▶ [Exercise objective]
Substitute "lavender petal" for every "pale purple petal" in the stretch of lines from the one containing "By looking at" through the one containing "32 centimetres". Return only those lines, with nothing else altered.

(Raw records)
....................

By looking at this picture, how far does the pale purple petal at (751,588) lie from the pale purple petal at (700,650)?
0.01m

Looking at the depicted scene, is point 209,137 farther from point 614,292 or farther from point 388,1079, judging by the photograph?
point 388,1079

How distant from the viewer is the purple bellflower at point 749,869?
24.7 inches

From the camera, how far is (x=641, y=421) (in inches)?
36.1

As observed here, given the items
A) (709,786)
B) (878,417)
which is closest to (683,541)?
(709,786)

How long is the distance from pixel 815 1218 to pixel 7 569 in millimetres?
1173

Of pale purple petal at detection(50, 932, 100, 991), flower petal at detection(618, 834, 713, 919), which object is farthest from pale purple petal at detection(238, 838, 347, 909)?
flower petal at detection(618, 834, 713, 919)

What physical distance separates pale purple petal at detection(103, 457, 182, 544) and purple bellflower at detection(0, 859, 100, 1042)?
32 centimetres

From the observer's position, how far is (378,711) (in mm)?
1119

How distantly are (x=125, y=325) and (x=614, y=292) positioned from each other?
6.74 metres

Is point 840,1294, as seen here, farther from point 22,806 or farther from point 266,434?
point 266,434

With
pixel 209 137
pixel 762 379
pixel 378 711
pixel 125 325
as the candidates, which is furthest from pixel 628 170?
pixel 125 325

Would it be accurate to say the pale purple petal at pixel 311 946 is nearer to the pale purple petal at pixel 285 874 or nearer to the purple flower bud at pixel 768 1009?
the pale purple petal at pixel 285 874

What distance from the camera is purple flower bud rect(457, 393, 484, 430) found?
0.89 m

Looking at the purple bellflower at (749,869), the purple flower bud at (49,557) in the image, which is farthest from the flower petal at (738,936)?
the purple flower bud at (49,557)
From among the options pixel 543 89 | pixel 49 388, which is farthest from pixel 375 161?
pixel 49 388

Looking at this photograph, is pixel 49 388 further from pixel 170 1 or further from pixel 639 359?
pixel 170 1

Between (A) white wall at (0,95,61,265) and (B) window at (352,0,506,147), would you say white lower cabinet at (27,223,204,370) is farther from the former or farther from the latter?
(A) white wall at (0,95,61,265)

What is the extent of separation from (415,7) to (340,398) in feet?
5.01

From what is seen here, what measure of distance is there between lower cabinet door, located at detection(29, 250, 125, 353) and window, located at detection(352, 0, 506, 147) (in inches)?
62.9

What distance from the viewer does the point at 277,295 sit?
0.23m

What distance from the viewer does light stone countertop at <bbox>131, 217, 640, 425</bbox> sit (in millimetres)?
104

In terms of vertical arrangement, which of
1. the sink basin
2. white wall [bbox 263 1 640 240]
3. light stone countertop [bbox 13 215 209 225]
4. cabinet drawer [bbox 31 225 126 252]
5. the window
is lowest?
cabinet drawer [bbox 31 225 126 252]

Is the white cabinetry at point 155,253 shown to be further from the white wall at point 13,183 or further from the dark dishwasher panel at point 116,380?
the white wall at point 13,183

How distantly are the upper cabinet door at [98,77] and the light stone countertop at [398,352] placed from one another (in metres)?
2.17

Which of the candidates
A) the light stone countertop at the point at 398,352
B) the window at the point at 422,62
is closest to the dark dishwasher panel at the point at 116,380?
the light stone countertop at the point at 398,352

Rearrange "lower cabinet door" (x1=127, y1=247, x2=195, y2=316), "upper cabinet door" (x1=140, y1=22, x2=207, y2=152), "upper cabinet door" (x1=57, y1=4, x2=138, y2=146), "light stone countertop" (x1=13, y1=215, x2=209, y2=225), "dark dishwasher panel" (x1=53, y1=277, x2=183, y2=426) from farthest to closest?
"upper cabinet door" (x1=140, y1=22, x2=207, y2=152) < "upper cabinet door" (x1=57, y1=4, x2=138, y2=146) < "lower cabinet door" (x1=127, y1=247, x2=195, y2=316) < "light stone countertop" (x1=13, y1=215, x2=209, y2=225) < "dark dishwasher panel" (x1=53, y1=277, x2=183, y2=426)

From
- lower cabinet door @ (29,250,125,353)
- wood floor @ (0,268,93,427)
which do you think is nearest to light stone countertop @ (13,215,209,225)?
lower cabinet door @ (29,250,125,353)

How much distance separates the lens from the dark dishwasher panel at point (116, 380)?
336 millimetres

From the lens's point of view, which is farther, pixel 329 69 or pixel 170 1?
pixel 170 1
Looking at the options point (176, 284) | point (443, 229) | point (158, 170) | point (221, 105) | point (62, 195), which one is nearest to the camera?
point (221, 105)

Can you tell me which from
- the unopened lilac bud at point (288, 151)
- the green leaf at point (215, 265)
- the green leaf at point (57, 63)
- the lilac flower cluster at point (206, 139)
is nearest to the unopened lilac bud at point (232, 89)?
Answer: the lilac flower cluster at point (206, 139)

....................

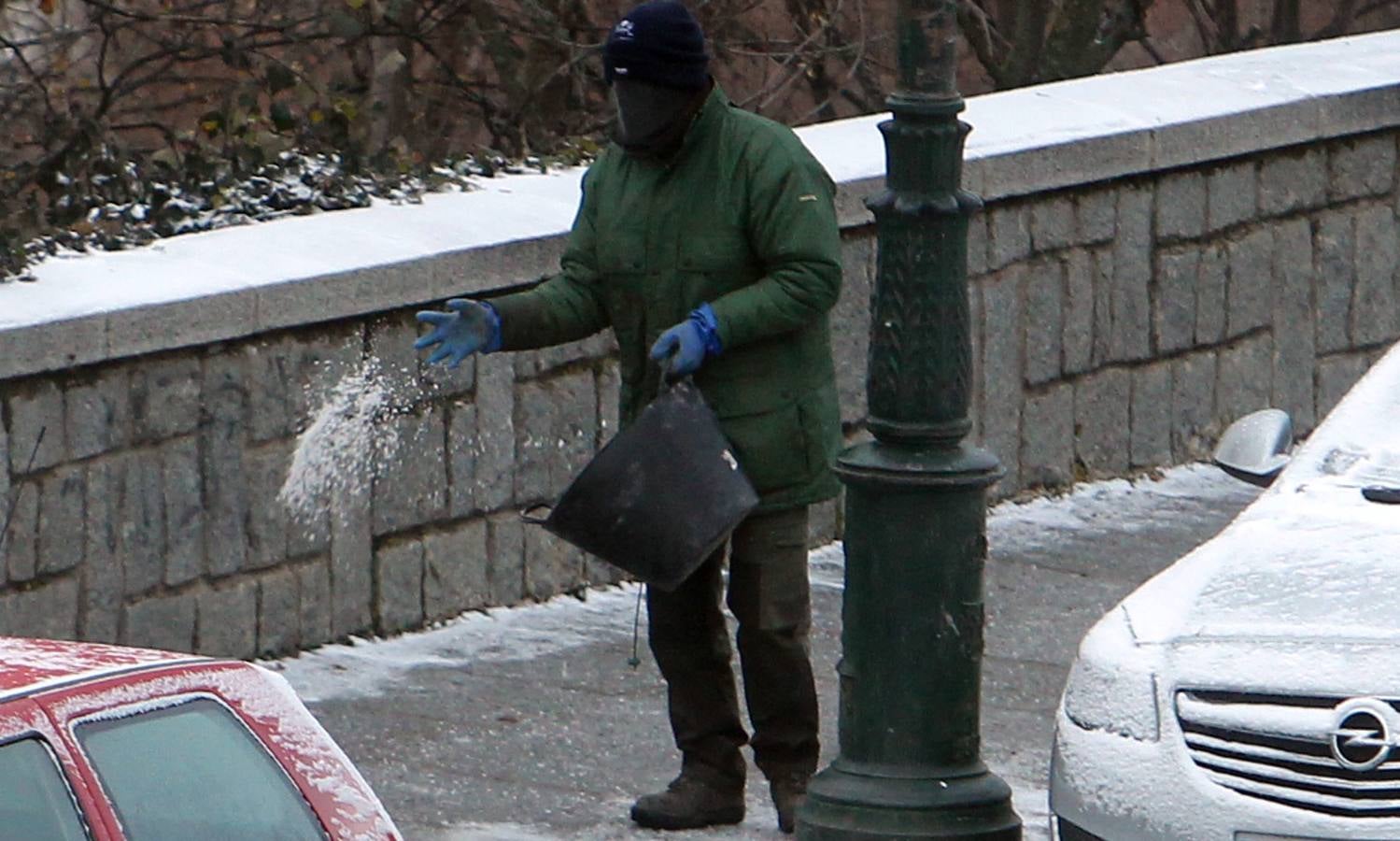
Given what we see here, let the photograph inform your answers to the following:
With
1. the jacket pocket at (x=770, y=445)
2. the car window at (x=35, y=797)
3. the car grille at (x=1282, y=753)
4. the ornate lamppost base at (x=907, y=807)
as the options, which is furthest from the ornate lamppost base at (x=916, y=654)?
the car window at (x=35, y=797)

....................

▶ [Written response]
By looking at this picture, how far does the lavender petal at (751,588) lie from the lavender petal at (700,650)?
0.01m

Looking at the depicted scene, is point 209,137 farther from point 614,292 or farther from point 388,1079, judging by the photograph?
point 388,1079

How distant from the viewer is the purple bellflower at point 749,869?
24.7 inches

From the camera, how far is (x=641, y=421) (in inches)?
36.1

As observed here, given the items
A) (709,786)
B) (878,417)
which is closest to (683,541)?
(709,786)

How long is the distance from pixel 815 1218 to pixel 7 569 in millimetres?
1173

Of lavender petal at detection(50, 932, 100, 991), flower petal at detection(618, 834, 713, 919), which object is farthest from lavender petal at detection(238, 838, 347, 909)?
flower petal at detection(618, 834, 713, 919)

What physical distance separates lavender petal at detection(103, 457, 182, 544) and purple bellflower at detection(0, 859, 100, 1042)?
32 centimetres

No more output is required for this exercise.